The campaign of 1759 commenced with a nearly simultaneous attack upon all the French strongholds in Canada, namely, Ticonderoga, Crown Point, Niagara, and Quebec. One division of the army, under General Amherst, the commander-in-chief, proceeded against Ticonderoga and Crown Point, which were successively taken. Another division, under General Prideaux, advanced and took Niagara. General Wolfe was no less successful in the great enterprise of conquering Quebec. The French, under Montcalm, were defeated on the plains of Abraham, and Quebec fell into the hands of the British. General Wolfe died upon the field of battle.

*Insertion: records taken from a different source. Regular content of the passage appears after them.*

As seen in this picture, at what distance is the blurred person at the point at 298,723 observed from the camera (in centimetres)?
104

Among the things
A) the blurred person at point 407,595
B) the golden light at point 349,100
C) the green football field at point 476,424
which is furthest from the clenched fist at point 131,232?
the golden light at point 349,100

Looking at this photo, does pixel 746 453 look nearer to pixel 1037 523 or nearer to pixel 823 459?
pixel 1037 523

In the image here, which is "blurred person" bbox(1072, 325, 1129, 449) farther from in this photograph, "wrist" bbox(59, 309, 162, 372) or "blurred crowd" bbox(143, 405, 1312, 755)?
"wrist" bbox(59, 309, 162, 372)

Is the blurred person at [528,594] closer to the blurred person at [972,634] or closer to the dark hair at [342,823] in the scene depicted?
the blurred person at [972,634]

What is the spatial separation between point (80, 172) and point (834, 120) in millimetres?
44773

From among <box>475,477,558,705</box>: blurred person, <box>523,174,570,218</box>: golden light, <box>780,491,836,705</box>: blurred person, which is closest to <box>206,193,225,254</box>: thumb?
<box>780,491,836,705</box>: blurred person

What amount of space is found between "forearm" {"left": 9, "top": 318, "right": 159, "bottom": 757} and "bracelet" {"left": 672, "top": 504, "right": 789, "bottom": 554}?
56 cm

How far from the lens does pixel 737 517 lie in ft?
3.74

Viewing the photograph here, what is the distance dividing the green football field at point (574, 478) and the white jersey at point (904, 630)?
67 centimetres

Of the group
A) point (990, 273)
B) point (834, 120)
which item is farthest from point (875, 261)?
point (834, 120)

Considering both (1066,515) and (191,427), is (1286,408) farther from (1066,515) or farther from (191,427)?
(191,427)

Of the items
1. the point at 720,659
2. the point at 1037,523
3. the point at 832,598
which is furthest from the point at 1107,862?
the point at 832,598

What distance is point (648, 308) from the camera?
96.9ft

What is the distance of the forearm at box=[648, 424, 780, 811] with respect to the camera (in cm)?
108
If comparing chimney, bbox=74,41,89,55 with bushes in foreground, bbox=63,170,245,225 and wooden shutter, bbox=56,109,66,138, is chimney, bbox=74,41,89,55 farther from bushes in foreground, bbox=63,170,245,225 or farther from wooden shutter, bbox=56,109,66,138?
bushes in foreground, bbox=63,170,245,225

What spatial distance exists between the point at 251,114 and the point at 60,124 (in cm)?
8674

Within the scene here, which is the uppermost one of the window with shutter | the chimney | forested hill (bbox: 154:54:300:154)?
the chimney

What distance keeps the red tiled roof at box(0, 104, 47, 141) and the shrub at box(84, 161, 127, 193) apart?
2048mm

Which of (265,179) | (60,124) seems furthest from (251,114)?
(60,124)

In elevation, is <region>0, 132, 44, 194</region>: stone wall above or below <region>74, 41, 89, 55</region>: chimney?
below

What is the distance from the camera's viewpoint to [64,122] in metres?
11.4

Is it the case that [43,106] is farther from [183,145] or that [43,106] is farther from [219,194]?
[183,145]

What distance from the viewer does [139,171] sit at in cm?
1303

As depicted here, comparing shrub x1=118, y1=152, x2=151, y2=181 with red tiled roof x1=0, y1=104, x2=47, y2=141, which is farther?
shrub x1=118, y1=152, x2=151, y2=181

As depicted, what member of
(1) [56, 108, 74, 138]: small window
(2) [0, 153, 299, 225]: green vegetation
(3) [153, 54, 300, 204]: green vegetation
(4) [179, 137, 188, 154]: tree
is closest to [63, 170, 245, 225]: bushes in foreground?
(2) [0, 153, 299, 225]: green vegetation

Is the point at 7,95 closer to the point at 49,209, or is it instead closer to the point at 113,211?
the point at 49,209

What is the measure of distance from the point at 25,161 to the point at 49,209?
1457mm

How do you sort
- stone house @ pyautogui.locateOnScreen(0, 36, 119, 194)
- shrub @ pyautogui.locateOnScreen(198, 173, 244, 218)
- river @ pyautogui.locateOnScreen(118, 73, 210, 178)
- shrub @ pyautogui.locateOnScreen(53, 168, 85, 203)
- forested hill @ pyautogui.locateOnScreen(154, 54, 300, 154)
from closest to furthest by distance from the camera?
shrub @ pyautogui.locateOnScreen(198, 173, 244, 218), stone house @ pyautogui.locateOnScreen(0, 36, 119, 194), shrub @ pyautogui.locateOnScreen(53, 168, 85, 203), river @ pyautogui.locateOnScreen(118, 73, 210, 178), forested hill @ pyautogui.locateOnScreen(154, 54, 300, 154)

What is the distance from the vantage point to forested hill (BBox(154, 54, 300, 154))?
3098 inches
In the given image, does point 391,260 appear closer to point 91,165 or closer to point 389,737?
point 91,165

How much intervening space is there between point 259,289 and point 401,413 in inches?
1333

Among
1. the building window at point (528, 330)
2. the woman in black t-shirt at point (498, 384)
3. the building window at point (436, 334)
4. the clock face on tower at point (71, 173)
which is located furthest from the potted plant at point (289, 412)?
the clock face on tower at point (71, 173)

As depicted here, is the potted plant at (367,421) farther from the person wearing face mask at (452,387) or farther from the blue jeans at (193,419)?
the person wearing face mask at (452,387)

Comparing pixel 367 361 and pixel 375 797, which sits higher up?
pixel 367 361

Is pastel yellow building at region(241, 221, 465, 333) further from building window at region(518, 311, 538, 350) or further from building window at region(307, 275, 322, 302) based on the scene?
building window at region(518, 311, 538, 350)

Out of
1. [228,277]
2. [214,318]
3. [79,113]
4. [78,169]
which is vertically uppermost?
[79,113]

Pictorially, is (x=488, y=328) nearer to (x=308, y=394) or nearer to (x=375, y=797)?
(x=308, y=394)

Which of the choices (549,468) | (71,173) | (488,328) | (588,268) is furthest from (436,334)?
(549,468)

In 1760, the French made an unsucessful attempt to recover Quebec. In less than a year from the capture of that city, Montreal, Detroit, and all other places in the possession of the French, were surrendered to the British, and the conquest of Canada was completed.

By the treaty of peace definitively concluded at Paris in 1763, Nova Scotia, Canada, Cape Breton, and all other islands in the gulf and river St. Lawrence, were ceded to the British crown.

The protracted contest with the French and the Indians being brought to a close by the complete triumph of the English, the American Colonies were seemingly in the full tide of prosperity. The great exertions they had made during the last war had taught them the secret of their strength; that war had cost them, it was computed, about 30,000 lives and over sixteen millions of dollars, of which only five millions were repaid by the British ministry. Immigration rapidly increased, and the vast forest in the interior began to be explored by those who were in search of a new home. The Delaware and Hudson rivers were crossed by a thronging multitude, the Alleghanies were surmounted, and white settlements were formed upon the upper tributaries of the Ohio. No longer hemmed in, as with a ring of iron, by the French and the savages, the internal principle of expansion, which has been at work ever since, received its first free development, and carried the limits of civilization every year farther west. Trade flourished on the sea-coast; Boston had long been distinguished for enterprising traffic, and Newport, New York, Philadelphia, and Baltimore were rising rapidly in commercial importance. Printing presses and newspapers, schools and colleges, flourished, though the literature of the Colonies as yet existed only in the humble form of sermons. Yet the metaphysical writings of Jonathan Edwards slowly acquired a European reputation, and the fame of Dr. Franklin was carried, by his brilliant discoveries in electricity, to the bounds of the civilized world.

THE WAR OF AMERICAN INDEPENDENCE.

But the prosperity of America was now to receive a sudden check, and a contest to begin, more important to her and more momentous in its consequences, than any which the world had ever witnessed. England was oppressed by a heavy debt, which had been more than doubled by the heavy expenses of the late war, and the people were overburdened with taxes. In an evil hour, it occurred to the Chancellor of the Exchequer that this pressure might be lightened, if the American Colonies could be made to contribute to the general expenses of the empire.